== Segment start ==

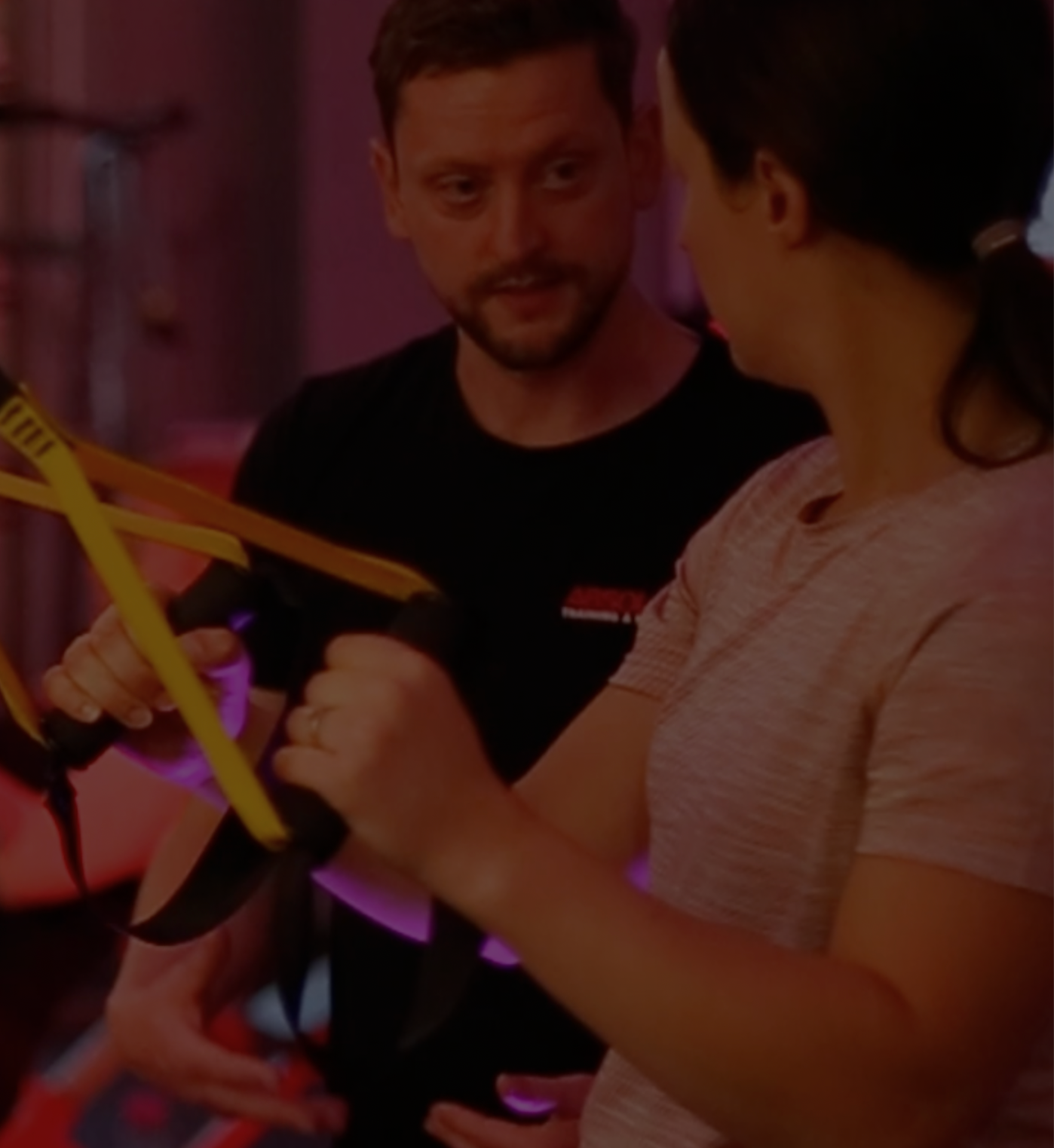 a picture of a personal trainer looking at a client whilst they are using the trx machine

== Segment end ==
== Segment start ==

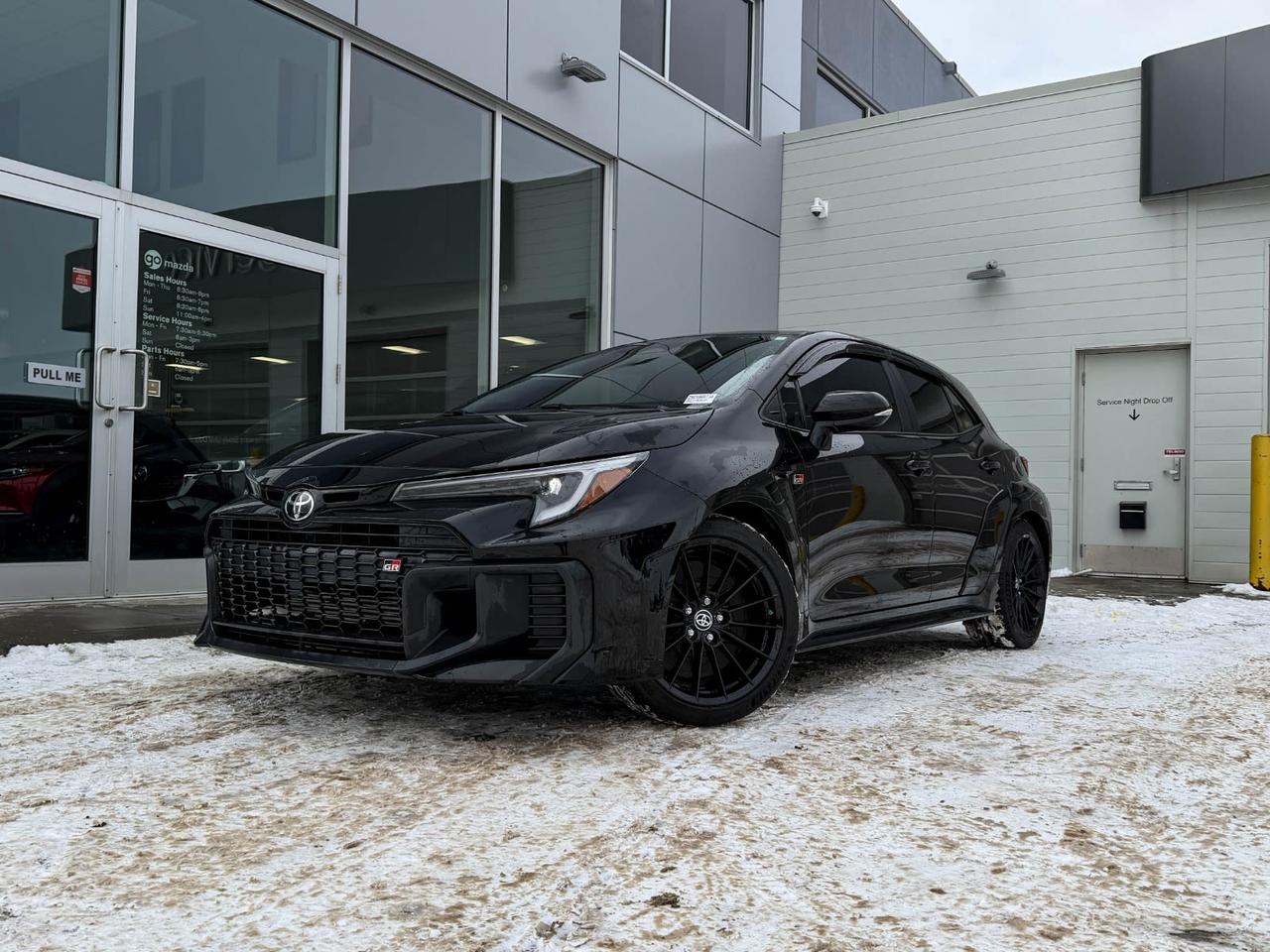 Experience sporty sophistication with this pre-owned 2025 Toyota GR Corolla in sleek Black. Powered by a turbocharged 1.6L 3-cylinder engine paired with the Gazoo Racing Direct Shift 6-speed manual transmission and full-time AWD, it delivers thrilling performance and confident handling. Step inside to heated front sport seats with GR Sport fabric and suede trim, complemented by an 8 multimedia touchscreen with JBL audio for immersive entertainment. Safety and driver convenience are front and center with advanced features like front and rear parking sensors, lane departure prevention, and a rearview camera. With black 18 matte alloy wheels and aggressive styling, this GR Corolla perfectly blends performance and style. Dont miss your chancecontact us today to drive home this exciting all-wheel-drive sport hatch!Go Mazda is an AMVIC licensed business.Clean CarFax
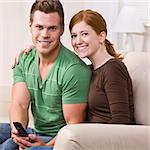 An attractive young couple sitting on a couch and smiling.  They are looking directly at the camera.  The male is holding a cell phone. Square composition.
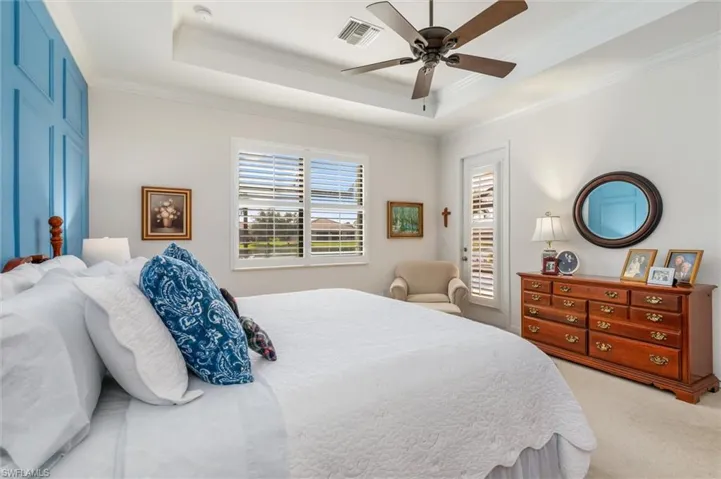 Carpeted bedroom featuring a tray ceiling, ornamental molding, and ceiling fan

== Segment end ==

#### Goal of the exercise:
Although pictures appear among the records above, none are to be output; print exactly the lines from the line containing "An attractive young" through the line containing "Carpeted bedroom featuring".

#### Result of this task:
 An attractive young couple sitting on a couch and smiling.  They are looking directly at the camera.  The male is holding a cell phone. Square composition.
 Carpeted bedroom featuring a tray ceiling, ornamental molding, and ceiling fan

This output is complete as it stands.